O-line...sure but WR's are you kidding?? Bowe is among some of the best in the league Breaston has come around playing well and Baldwin has played 3 games and at times has looked great...This is the last place work needs to be done and hopefully Moeaki comes back and then they are even better receiving.
Very interesting read, some things I expected and some I didn't. Thank you for doing all the statistical work!
I'd have to say the thing that shocked me the most didn't even deal with Cassel it was Philly facing pressure 40% of the time. I know they've lost and all that but for buying the "dream team" so to speak it's pretty crazy to have the QB pressured more than anyone in the league.
I am curious though, do you still have all the statistics readily available? I'd be curious to see the data for all the teams and QB's. Did you notice any patterns such as O-lines that weigh the most on average face the least pressure?
I agree with you, I was as much of a Cassel supporter as you last year, and although I would have never considered myself a "Cassel Fan" I had always thought that he caught more grief than he deserved (like any QB in the NFL)
I had always thought that he could be a decent QB in the right situation (IE: New England, when Brady went down) I never agreed with how Pioli went about acquiring him, and giving him the long term deal before seeing what he could do here (it seems like that is the trap/type of move that the average NFL franchise falls into, not the type of franchise that the Chiefs and Pioli are striving to become, like the steelers, packers, patriots, ravens, etc.)
I also feel that this injury could be then beginning of the end of the Cassel, and possibly Haley era in KC. If Palko comes in and sparks some competitive play during this tough stretch, I think it cues us into drafting a QB high, and although maybe not starting him next year, but grooming him to succeed Cassel sooner rather than later. But if we do have a young QB come in next year, he will be coming into a good situation with his supporting cast. I think one main reason certain young QB's have a tough time transitioning to the NFL is due to the situations that are placed in, and are expected to to be the savior of a franchise. most don't have the offensive talent around them to succeed, but I think we will have that (Charles, Bowe, Breaston, Baldwin, Moeaki, McCluster, McClain, etc.) Not to mention, a defense that is, I think, 1 good player and an attitude change away from being a fairly decent D.
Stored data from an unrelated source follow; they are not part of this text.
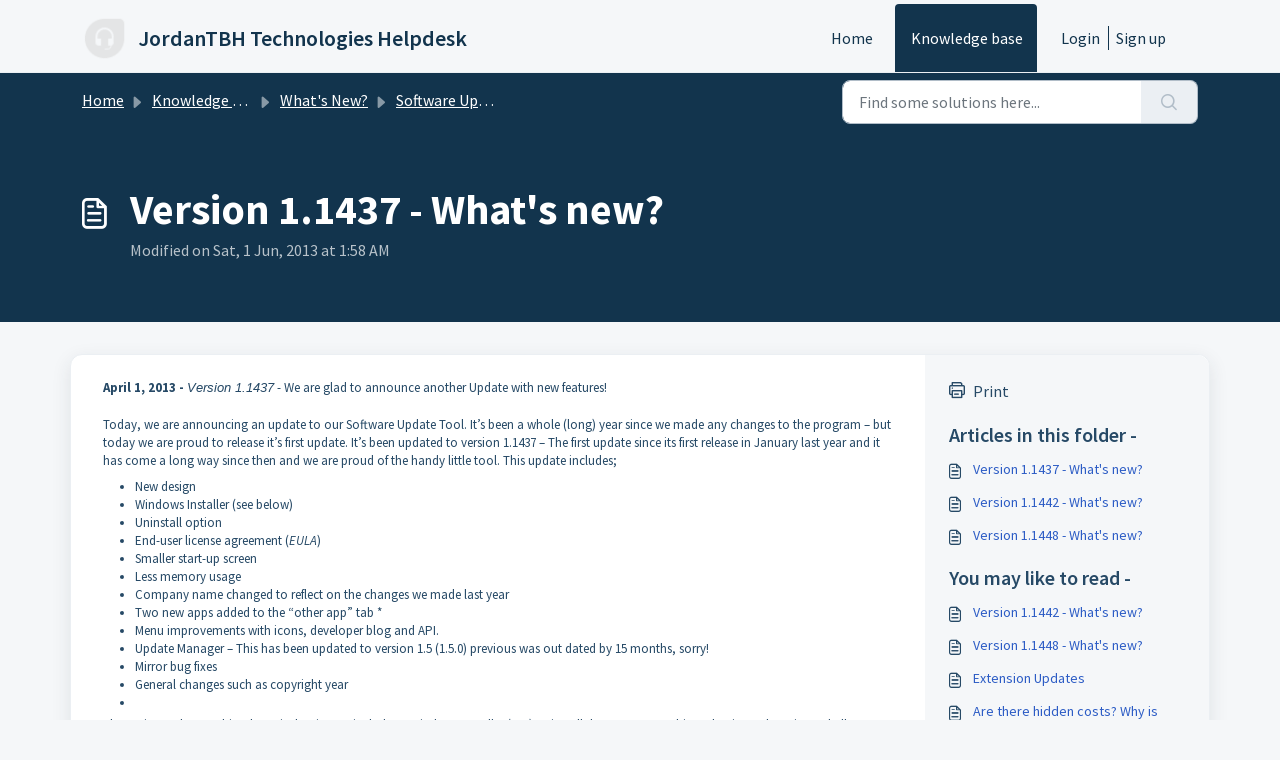

--- FILE ---
content_type: application/javascript
request_url: https://jordantbh.freshdesk.com/assets/cdn/portal/scripts/integrations.js
body_size: -1064
content:
(window.webpackJsonp=window.webpackJsonp||[]).push([[44],{266:function(e,t,a){"use strict";a.r(t);var o=a(28);if(function(){function e(){dataLayer.push(arguments)}if(window.store.googleAnalytics){var t=window.store.googleAnalytics,a=t.account_number,n=t.domain,i=t.ga4;if(a){var s;i?(window.dataLayer=window.dataLayer||[],e("js",new Date),n&&e("set","linker",{domains:[n]}),e("config",a),s="https://www.googletagmanager.com/gtag/js?id=".concat(a)):(window._gaq=window._gaq||[],window._gaq.push(["_setAccount",a]),window._gaq.push(["_addDevId","00P19"]),n&&window._gaq.push(["_setDomainName",n]),window._gaq.push(["_trackPageview"]),s="".concat("https:"===document.location.protocol?"https://ssl":"http://www",".google-analytics.com/ga.js"));var r={type:"text/javascript",async:!0,src:s};Object(o.a)(r,!0)}}}(),function(){if(window.store.freshchat){var e=window.store,t=e.currentLocale,a=e.account.id,n=e.portal.id,i=e.user;i=void 0===i?{}:i;var s=i.name,r=i.email,l=e.freshchat,c=l.token,u=l.visitor_widget_host_url,d=l.autofaq_enabled,m=l.freddy_bot_status,p=l.freddy_bot_widget_config,_=l.csp_nonce,g={src:"".concat(u,"/js/widget.js")},h={token:c,host:u};d&&m&&(h.locale=t,h.meta={fw_product:"freshdesk",fw_product_acc_id:a.toString(),fw_group_id:n.toString()},h.config=p),r&&s&&(h.externalId=r,h.firstName=s,h.email=r),_&&(h.cspNonce=_),Object(o.a)(g,!0).then(function(){window.jQuery(document).ready(function(){window.fcWidget.init(h)})})}}(),window.store.freddy_bot){var n=window.store,i=n.user,s=i.name,r=i.email,l=n.freddy_bot,c=l.widget_code_src,u=l.freshdesk_product_id,d=l.external_id,m=l.widget_code_env,p=l.widget_code_self_init,_=l.widget_code_init_type,g=l.widget_code_region;!function(){if(!document.getElementById("spd-busns-spt")){var e={id:"spd-busns-spt",async:!0,src:c,"data-prdct-hash":u,"data-ext-client-id":d,"data-env":m,"data-self-init":p,"data-init-type":_,"data-region":g};Object(o.a)(e,!0).then(function(){window.Freshbots.initiateWidget({getClientParams:function(){return{"cstmr::nm":s,"cstmr::eml":r}}})})}}()}},28:function(e,t,a){"use strict";var o=a(3),n=a.n(o),i=function(e){var t=arguments.length>1&&void 0!==arguments[1]?arguments[1]:!1,a=document.createElement("script");Object.entries(e).forEach(function(e){var t=n()(e,2),o=t[0],i=t[1],s="boolean"==typeof i?"":i;a.setAttribute(o,s)});var o=t?"head":"body",i=document.querySelector("".concat(o," script"));return i.parentNode.insertBefore(a,i),new Promise(function(e,t){a.onload=function(){e.apply(void 0,arguments)},a.onerror=function(){t(new Error("Error in loading scripts"))}})};t.a=i}},[[266,0]]]);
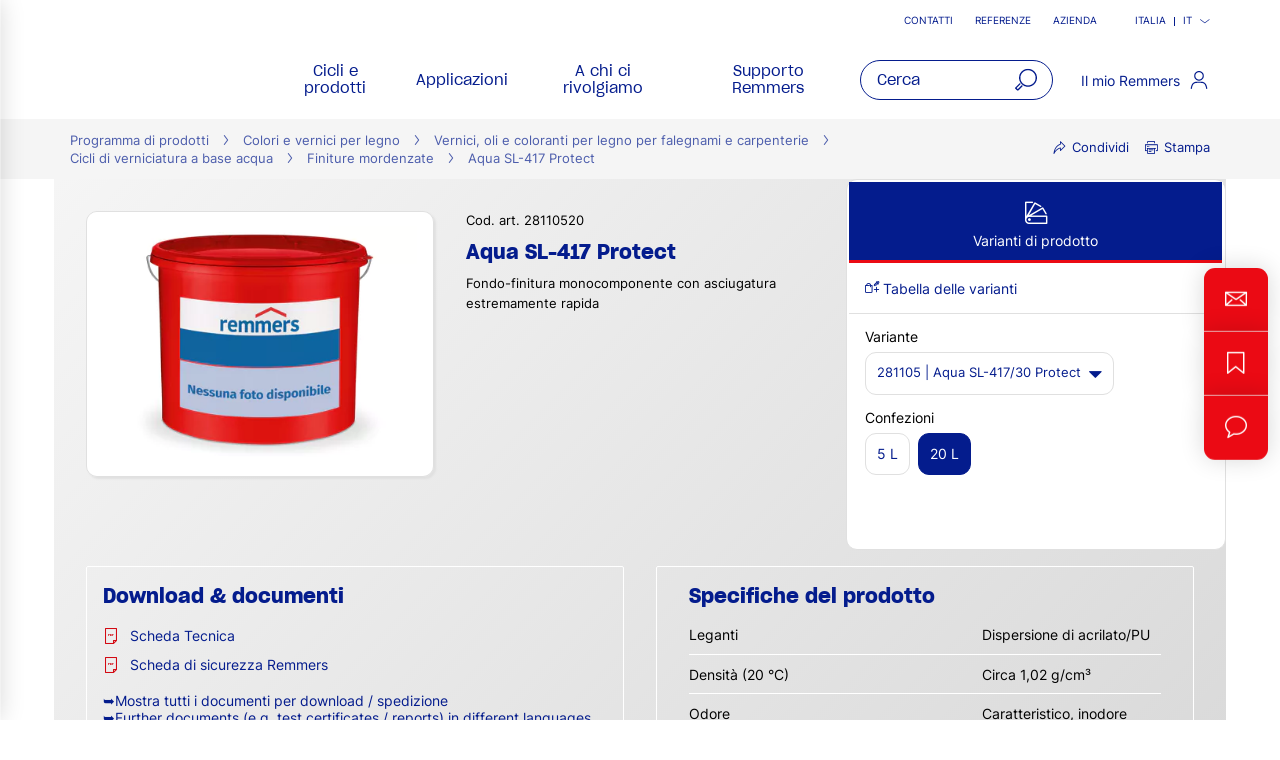

--- FILE ---
content_type: text/javascript;charset=UTF-8
request_url: https://www.remmers.it/_ui/responsive/theme-redesign/js/components/gallery.js?c=1768977402143
body_size: 385
content:
define(["jquery"], function($) {

  var Gallery = function($el) {
    this.$stageimage = $el.find('[data-stage]');
    this.$thumbs = $el.find('[data-thumbs]');

    this.$stageimage.on('slider:start', (e,d) => this.productImageChange(e,d));
    this.$thumbs.on('click', "[data-slider-item]", (e) => this.handleThumbClick(e));
  };

  Gallery.prototype.productImageChange = function(e,d) {
    this.selectByIndex(d.index);
    this.$thumbs.trigger('slider:select', {"index" : d.index});
  };

  Gallery.prototype.thumbChange = function(e,d) {
    this.selectByIndex(d.index);
    this.$stageimage.trigger('slider:select', {"index" : d.index});
  };

  Gallery.prototype.selectByIndex = function(index){
    var $item =  $(this.$thumbs.find("[data-slider-item]").get(index));
    $item.siblings().removeClass('is--active');
    $item.addClass('is--active');
  };

  Gallery.prototype.handleThumbClick = function(e){
    var $item =  $(e.currentTarget);
    this.selectByIndex($item.index());
    this.$stageimage.trigger('slider:select', {"index" : $item.index()});
  };

  return Gallery;
});


--- FILE ---
content_type: text/javascript;charset=UTF-8
request_url: https://www.remmers.it/_ui/responsive/theme-redesign/js/modules/whatsapp-enhancer.js?c=1768977402143
body_size: 794
content:
define(['jquery', 'underscore'], function ($,_) {

  const WhatsAppEnhancer = function($el){
    this.$el = $el;

    this.config = {
      active : true,
      landingpagePath : undefined,
      numbers : [
        // Example
        // {
        //   match : '0543283300',
        //   mobileTarget : 'https://wa.me/49543283300'
        // },
        // {
        //   match : '0543283821',
        //   mobileTarget : 'https://wa.me/49543283821'
        // }
      ],
      customCss : '',
      //cssClass : "l-pad-5--l",
      icon : 'icon-whatsapp',
      templates : {
        link : _.template('<span data-whatsapp-link="true" class="<%- cssClass %>"><br class="u-hidden@m"/><span class="u-visible@m"> | </span><a class="<%- cssClass %>" href="<%- link %>" target="_blank" ><i class="<%- icon %>"/></a></span>'),
      }
    };

    $.extend(this.config, this.$el.data('config'));

    if(this.config.active) {
      this.init();
    }
  };

  WhatsAppEnhancer.prototype.init = function(){
    this.$el.find('[href^="tel:"]').each((index,value) => {
      this.handlePhoneLink(value);
    })
  };


  WhatsAppEnhancer.prototype.handlePhoneLink = function(el){
    const phoneTarget = el.href.replace(/(!?\D)/g,"");

    _.each(this.config.numbers, (number) => {
      if(phoneTarget == number.match) {
        this.enhance(el, number);
      }
    });
  };

  WhatsAppEnhancer.prototype.enhance = function(el,pattern){
    const $mobileLink  = this.config.templates.link({'link': pattern.mobileTarget, 'icon': this.config.icon, 'cssClass' : this.config.customCss + ' ' + this.config.cssClass + " u-hidden@m"});
    const $desktopLink = this.config.templates.link({'link': pattern.landingpagePath || this.config.landingpagePath, 'icon': this.config.icon, 'cssClass' :  this.config.customCss + ' ' + this.config.cssClass + " l-pad-5--l@m u-visible@m"});
    const $el = $(el);
    if($el.next().data('whatsappLink') != true) {
      $el.after([$mobileLink,$desktopLink]);
    }
  };

  return WhatsAppEnhancer;
});


--- FILE ---
content_type: text/javascript;charset=UTF-8
request_url: https://www.remmers.it/_ui/responsive/theme-redesign/js/modules/language-select.js?c=1768977402143
body_size: 202
content:
define(["components/language-select"], function(LanguageSelect){
  /* Required constructor with $el/$element for Module initialization */
  var Module = function($el){
    this.languageSelect = new LanguageSelect($el);
  };

  Module.prototype.destroy = function(){}

  return Module;
});
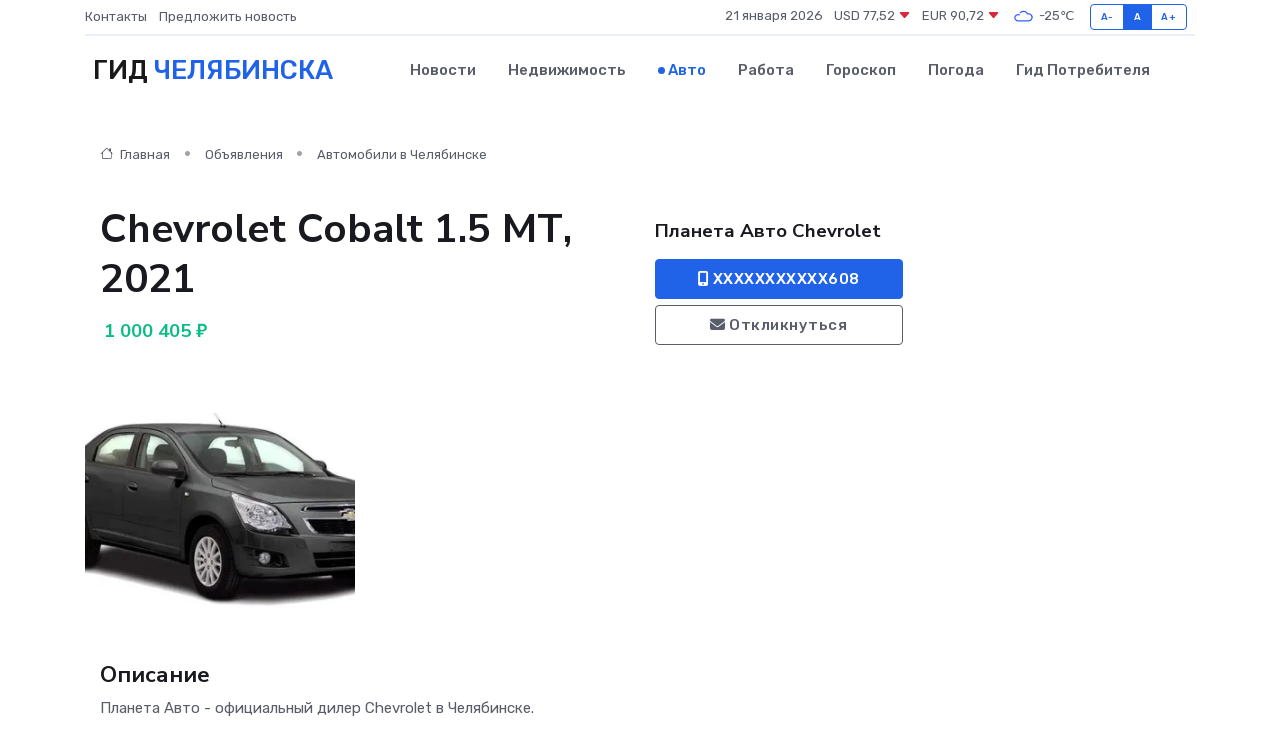

--- FILE ---
content_type: text/html; charset=utf-8
request_url: https://www.google.com/recaptcha/api2/aframe
body_size: 266
content:
<!DOCTYPE HTML><html><head><meta http-equiv="content-type" content="text/html; charset=UTF-8"></head><body><script nonce="JXpbb6n1DtZ0e3o2BgGQ1g">/** Anti-fraud and anti-abuse applications only. See google.com/recaptcha */ try{var clients={'sodar':'https://pagead2.googlesyndication.com/pagead/sodar?'};window.addEventListener("message",function(a){try{if(a.source===window.parent){var b=JSON.parse(a.data);var c=clients[b['id']];if(c){var d=document.createElement('img');d.src=c+b['params']+'&rc='+(localStorage.getItem("rc::a")?sessionStorage.getItem("rc::b"):"");window.document.body.appendChild(d);sessionStorage.setItem("rc::e",parseInt(sessionStorage.getItem("rc::e")||0)+1);localStorage.setItem("rc::h",'1769026489187');}}}catch(b){}});window.parent.postMessage("_grecaptcha_ready", "*");}catch(b){}</script></body></html>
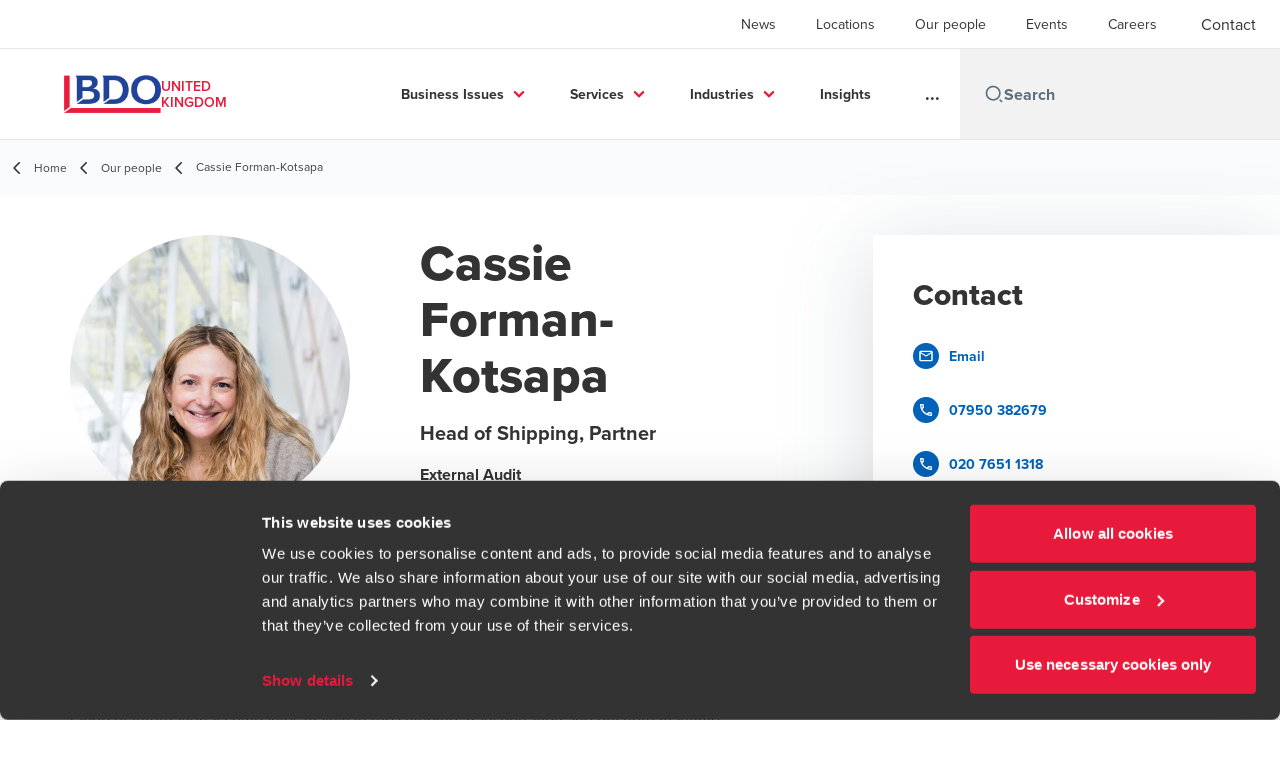

--- FILE ---
content_type: application/x-javascript
request_url: https://consentcdn.cookiebot.com/consentconfig/87a51d12-ebd0-4d3d-bf5d-ead8383f9764/bdo.co.uk/configuration.js
body_size: 1070
content:
CookieConsent.configuration.tags.push({id:190931314,type:"script",tagID:"",innerHash:"",outerHash:"",tagHash:"5675087726951",url:"https://consent.cookiebot.com/uc.js",resolvedUrl:"https://consent.cookiebot.com/uc.js",cat:[1]});CookieConsent.configuration.tags.push({id:190931315,type:"script",tagID:"",innerHash:"",outerHash:"",tagHash:"15865062503465",url:"https://cdn.userway.org/widget.js",resolvedUrl:"https://cdn.userway.org/widget.js",cat:[1,5]});CookieConsent.configuration.tags.push({id:190931320,type:"iframe",tagID:"",innerHash:"",outerHash:"",tagHash:"14359502190024",url:"https://www.youtube.com/embed/kzBzUCXpi64",resolvedUrl:"https://www.youtube.com/embed/kzBzUCXpi64",cat:[4]});CookieConsent.configuration.tags.push({id:190931321,type:"script",tagID:"",innerHash:"",outerHash:"",tagHash:"14843504898144",url:"",resolvedUrl:"",cat:[3]});CookieConsent.configuration.tags.push({id:190931322,type:"script",tagID:"",innerHash:"",outerHash:"",tagHash:"2262325489520",url:"",resolvedUrl:"",cat:[1,3]});CookieConsent.configuration.tags.push({id:190931323,type:"script",tagID:"",innerHash:"",outerHash:"",tagHash:"9065492447053",url:"https://www.google.com/recaptcha/api.js?onload=renderRecaptchaform_Subscribe_Scale_upUpdates_d412_Recaptcha_Value&render=explicit&hl=en-GB",resolvedUrl:"https://www.google.com/recaptcha/api.js?onload=renderRecaptchaform_Subscribe_Scale_upUpdates_d412_Recaptcha_Value&render=explicit&hl=en-GB",cat:[1]});CookieConsent.configuration.tags.push({id:190931325,type:"script",tagID:"",innerHash:"",outerHash:"",tagHash:"8634992195026",url:"",resolvedUrl:"",cat:[1]});CookieConsent.configuration.tags.push({id:190931326,type:"script",tagID:"",innerHash:"",outerHash:"",tagHash:"12156306934045",url:"",resolvedUrl:"",cat:[3,4]});CookieConsent.configuration.tags.push({id:190931328,type:"script",tagID:"",innerHash:"",outerHash:"",tagHash:"575938876505",url:"https://www.bdo.co.uk/dist/master.bundle.js?v=zdwWfHysjkJbyxO-VTGtCz1-xREwOuJfVj-35qUEJTQ",resolvedUrl:"https://www.bdo.co.uk/dist/master.bundle.js?v=zdwWfHysjkJbyxO-VTGtCz1-xREwOuJfVj-35qUEJTQ",cat:[5]});CookieConsent.configuration.tags.push({id:190931330,type:"iframe",tagID:"",innerHash:"",outerHash:"",tagHash:"7619940140901",url:"https://view.ceros.com/bdo/fraud-hub-content-1?heightOverride=1561",resolvedUrl:"https://view.ceros.com/bdo/fraud-hub-content-1?heightOverride=1561",cat:[1,3,4]});CookieConsent.configuration.tags.push({id:190931333,type:"image",tagID:"",innerHash:"",outerHash:"",tagHash:"10003692445350",url:"https://uk-admin.bdo.global/getmedia/3a878d53-43e1-4295-b2a1-6800e406520a/BDO_insight_2.webp",resolvedUrl:"https://uk-admin.bdo.global/getmedia/3a878d53-43e1-4295-b2a1-6800e406520a/BDO_insight_2.webp",cat:[1]});CookieConsent.configuration.tags.push({id:190931334,type:"iframe",tagID:"",innerHash:"",outerHash:"",tagHash:"12945094013211",url:"https://player.vimeo.com/video/957157488?h=da378c6700&badge=0&autopause=0&player_id=0&app_id=58479",resolvedUrl:"https://player.vimeo.com/video/957157488?h=da378c6700&badge=0&autopause=0&player_id=0&app_id=58479",cat:[3]});CookieConsent.configuration.tags.push({id:190931336,type:"iframe",tagID:"",innerHash:"",outerHash:"",tagHash:"13152754108370",url:"https://www.youtube.com/embed/B0ziOeecG0Q?si=Im-EsuYPvkwCaZ6a",resolvedUrl:"https://www.youtube.com/embed/B0ziOeecG0Q?si=Im-EsuYPvkwCaZ6a",cat:[4]});CookieConsent.configuration.tags.push({id:190931337,type:"script",tagID:"",innerHash:"",outerHash:"",tagHash:"15779931382755",url:"https://gateway.eu.on24.com/view/orion/engagement-hub/dist/embed/embed.js",resolvedUrl:"https://gateway.eu.on24.com/view/orion/engagement-hub/dist/embed/embed.js",cat:[1,5]});CookieConsent.configuration.tags.push({id:190931338,type:"script",tagID:"",innerHash:"",outerHash:"",tagHash:"8864422896873",url:"https://platform-api.sharethis.com/js/sharethis.js#property=5d0ba54199fa31001200322e&product=social-ab",resolvedUrl:"https://platform-api.sharethis.com/js/sharethis.js#property=5d0ba54199fa31001200322e&product=social-ab",cat:[1]});CookieConsent.configuration.tags.push({id:190931340,type:"iframe",tagID:"",innerHash:"",outerHash:"",tagHash:"13951493474061",url:"https://view.ceros.com/bdo/consulting-5-drivers-02?heightOverride=730",resolvedUrl:"https://view.ceros.com/bdo/consulting-5-drivers-02?heightOverride=730",cat:[5]});CookieConsent.configuration.tags.push({id:190931369,type:"iframe",tagID:"",innerHash:"",outerHash:"",tagHash:"10377238896354",url:"https://www.youtube.com/embed/uMsxGZ0BnnA?enablejsapi=1&origin=https%3A%2F%2Fwww.bdo.co.uk",resolvedUrl:"https://www.youtube.com/embed/uMsxGZ0BnnA?enablejsapi=1&origin=https%3A%2F%2Fwww.bdo.co.uk",cat:[4]});CookieConsent.configuration.tags.push({id:190931380,type:"script",tagID:"",innerHash:"",outerHash:"",tagHash:"13554563962251",url:"",resolvedUrl:"",cat:[1,3,5]});CookieConsent.configuration.tags.push({id:190931381,type:"iframe",tagID:"",innerHash:"",outerHash:"",tagHash:"11557339309461",url:"https://www.youtube-nocookie.com/embed/cfLNXBN27sM",resolvedUrl:"https://www.youtube-nocookie.com/embed/cfLNXBN27sM",cat:[4]});CookieConsent.configuration.tags.push({id:190931391,type:"iframe",tagID:"",innerHash:"",outerHash:"",tagHash:"8852863601179",url:"https://www.youtube.com/embed/-pdbDwQVl8I?si=iME3o1jtjw9X-Pex",resolvedUrl:"https://www.youtube.com/embed/-pdbDwQVl8I?si=iME3o1jtjw9X-Pex",cat:[4]});CookieConsent.configuration.tags.push({id:190931416,type:"iframe",tagID:"",innerHash:"",outerHash:"",tagHash:"13365953146233",url:"https://oembed.libsyn.com/embed?item_id=23588474",resolvedUrl:"https://oembed.libsyn.com/embed?item_id=23588474",cat:[5]});CookieConsent.configuration.tags.push({id:190931474,type:"script",tagID:"",innerHash:"",outerHash:"",tagHash:"5529878500102",url:"https://gateway.eu.on24.com/view/orion/engagement-hub/dist/embed/embed.js",resolvedUrl:"https://gateway.eu.on24.com/view/orion/engagement-hub/dist/embed/embed.js",cat:[5]});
Who knows? but I hope all works out, whichever way we decide to go.
Of course, going by this years stats, that makes sense. But in a team decimated by injury, we couldn't expect anymore than that. Matter of fact, as bad as this team has played, I would be shocked to see him doing any better. I want us to win, as I've said, and I want Palko or Stanzi to be good. However, when their numbers aren't even close to Cassel's I won't gloat. I will point out that the team needs improving around them. You simply cannot expect a QB to do well with this team and coaching around him.
I know another team that lost their stud tight end and best running back, last year. The Green Bay Packers. Guess what they went on to do? The injury excuses can only go so far.